AToM & VXLAN

Hi,
I am preparing the CCIE but I like to know how apply the most of technologies in the real world as well. In the case o AToM I think that is not useful because we have VXLAN that let us Layer2 transport as well and furthermore let us to transport all protocols like LACP, BGP, Multicast, MPLS traffic… Looks like that AToM only can transport legacy protocols like Frame Relay or PPP :slight_smile: I would like your opinion.

Thanks!

Hello Alfredo,

AToM and VXLAN both transport L2 but they do work differently and have different use cases.

AToM is an older protocol, I think from ~2002 and you can use it to transport different L2 protocols over MPLS only. You can transport Ethernet, ATM (AAL5 and cell relay), frame-relay, PPP, and HDLC over MPLS with it. You need to configure it as a pseudowire between two PE routers so it’s a point-to-point link.

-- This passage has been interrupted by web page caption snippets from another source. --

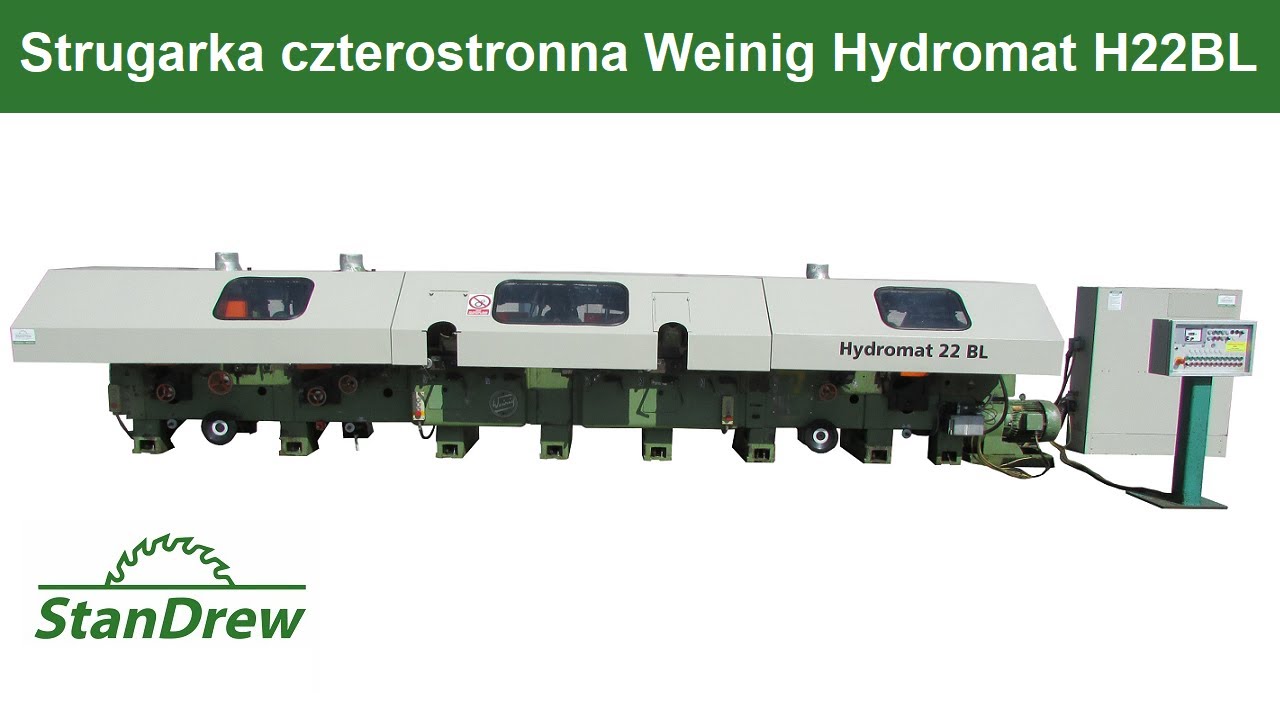 Strugarka czterostronna Weinig Hydromat H22BL - StanDrew maszyny stolarskie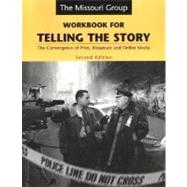 Workbook for Telling the Story : The Convergence of Print, Broadcast, and Online Media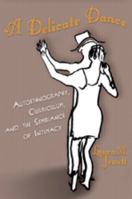 A Delicate Dance: Autoethnography, Curriculum, and the Semblance of Intimacy (Complicated Conversation: a Book Series of Curriculum Studies) 1433103087 Book Cover
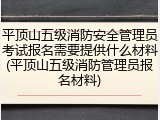 平顶山五级消防安全管理员考试报名需要提供什么材料(平顶山五级消防管理员报名材料)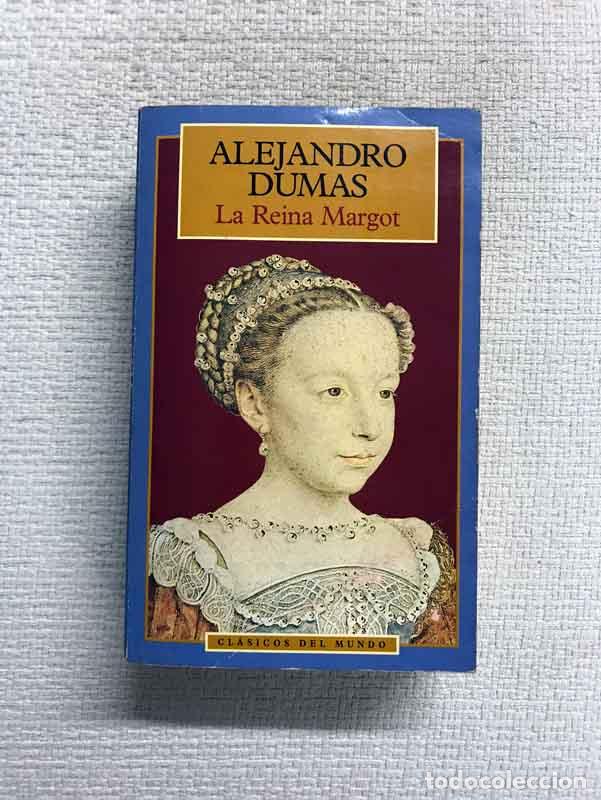 Libros: La reina Margot - Alejandro Dumas - Foto 1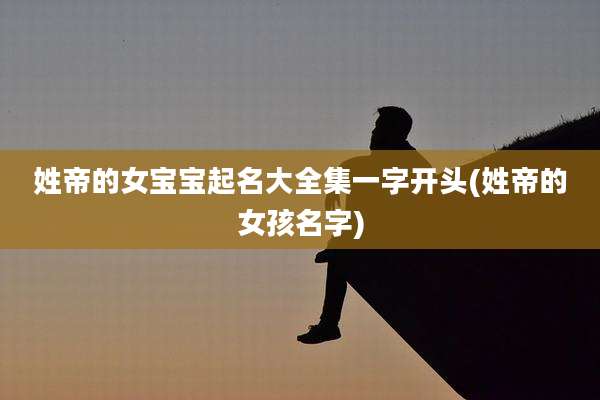 姓帝的女宝宝起名大全集一字开头(姓帝的女孩名字)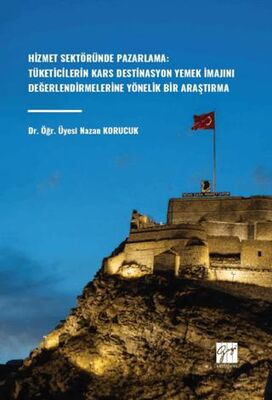 Hizmet Sektöründe Pazarlama: Tüketicilerin Kars Destinasyon Yemek İmajını Değerlendirmelerine Yöneli - 1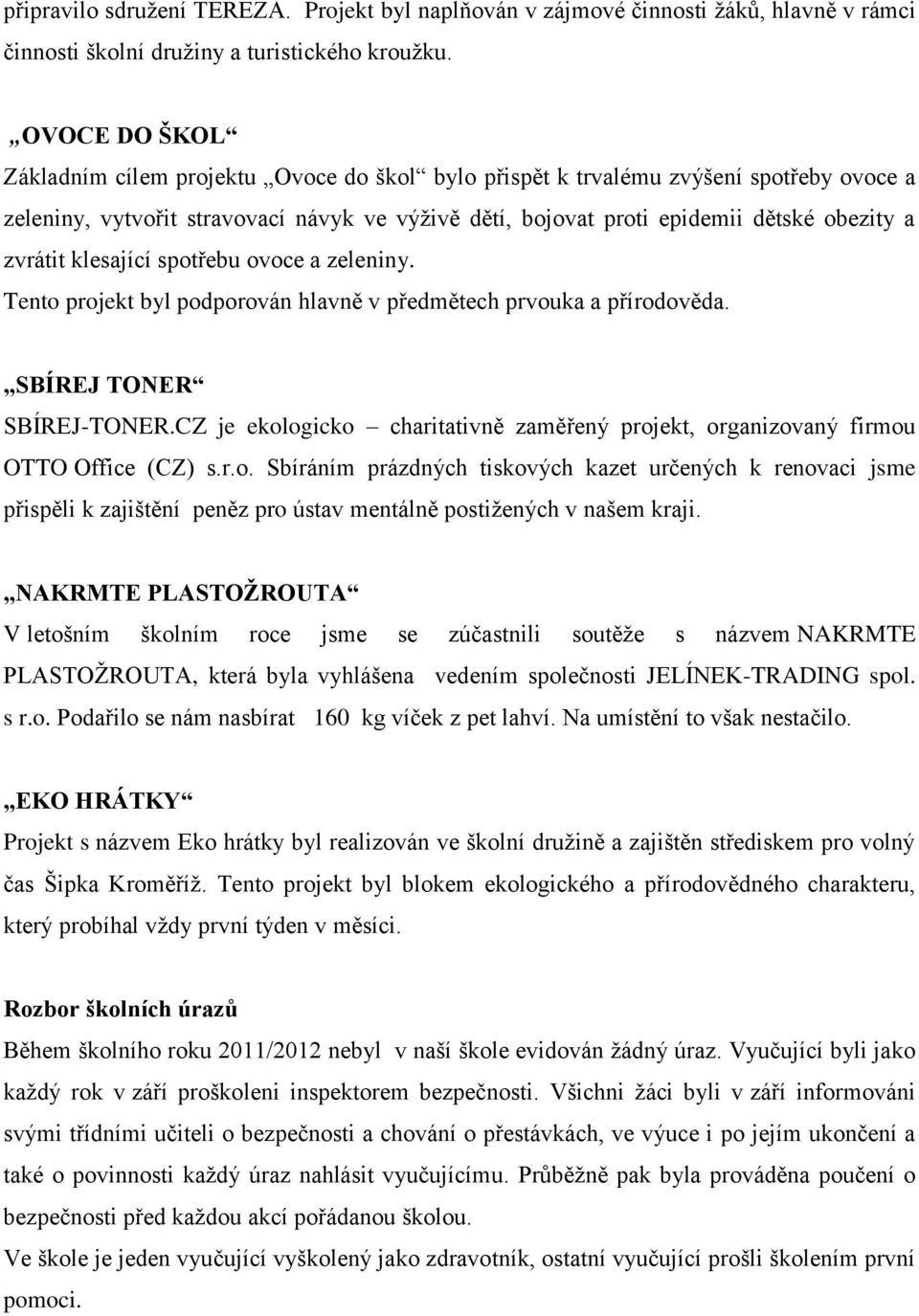 zvrátit klesající spotřebu ovoce a zeleniny. Tento projekt byl podporován hlavně v předmětech prvouka a přírodověda. SBÍREJ TONER SBÍREJ-TONER.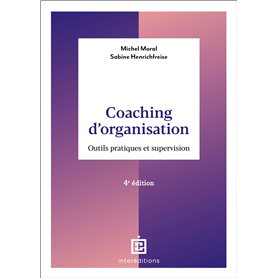 Coaching d'organisation - 4e éd.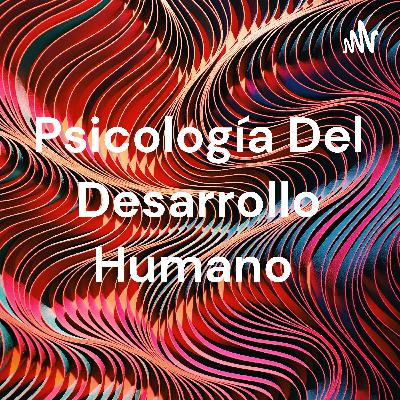 Psicología del Desarrollo Humano
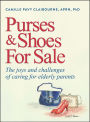 Purses & Shoes For Sale: The joys and challenges of caring for elderly parents (Hardcover)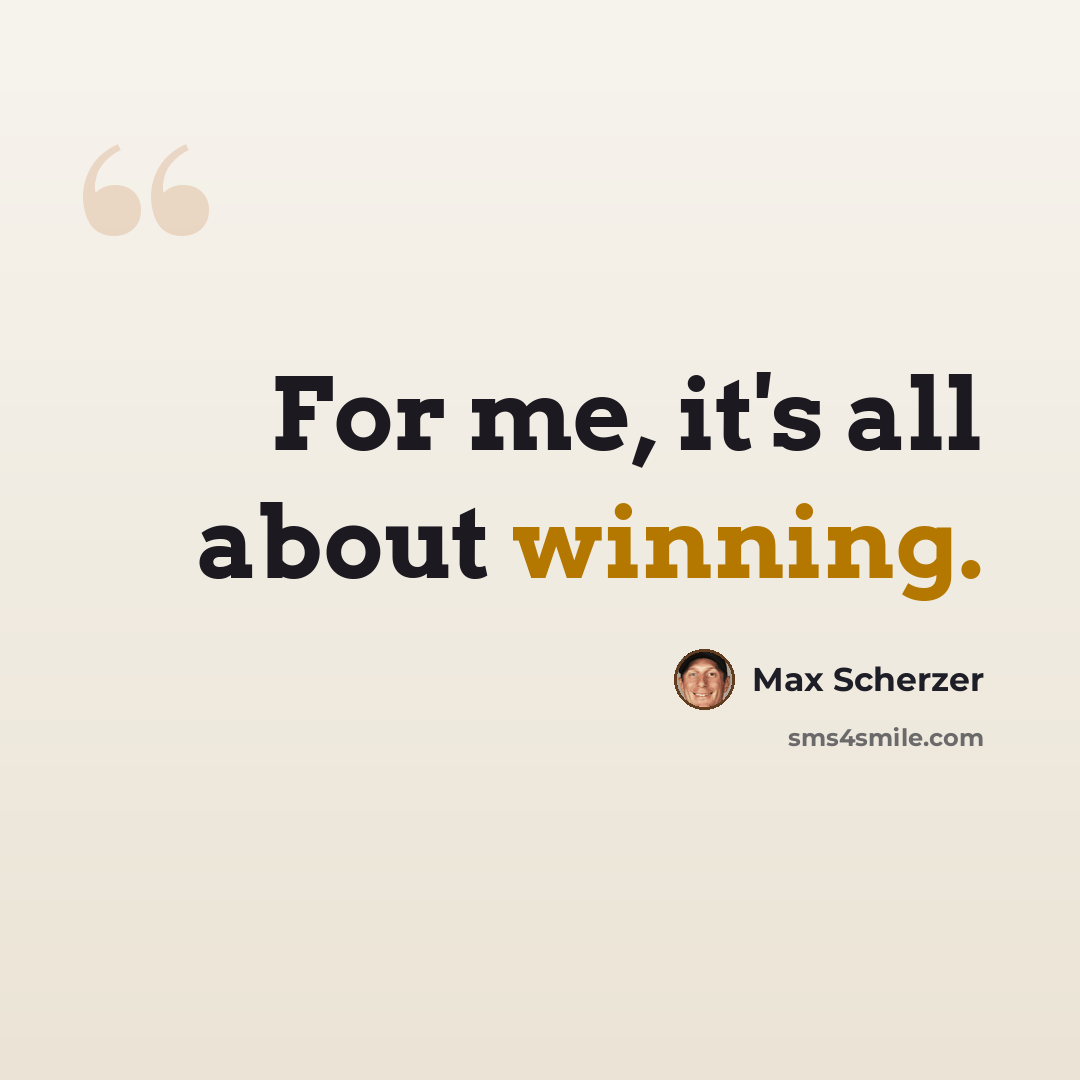 “For me, it's all about winning.” quote by Max Scherzer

VXLAN is a data center technology. In data centers, the 4096 VLANs that 802.1Q offers is way too few. Before virtualization, it used to be 1 physical server = 1 MAC address. Nowadays with virtualization, we run dozens of VMs on a single physical server, trying to isolate those with only 4096 VLANs is a problem. Also, you can run into table issues with ToR (Top-of-Rack) switches that have to store too many MAC addresses in their tables.

VXLAN solves these “L2 issues” by creating an L2 overlay network over IP. It allows you to transport L2 (Ethernet) over an L3 network and has 24 bits so there’s ~16 million VLANs.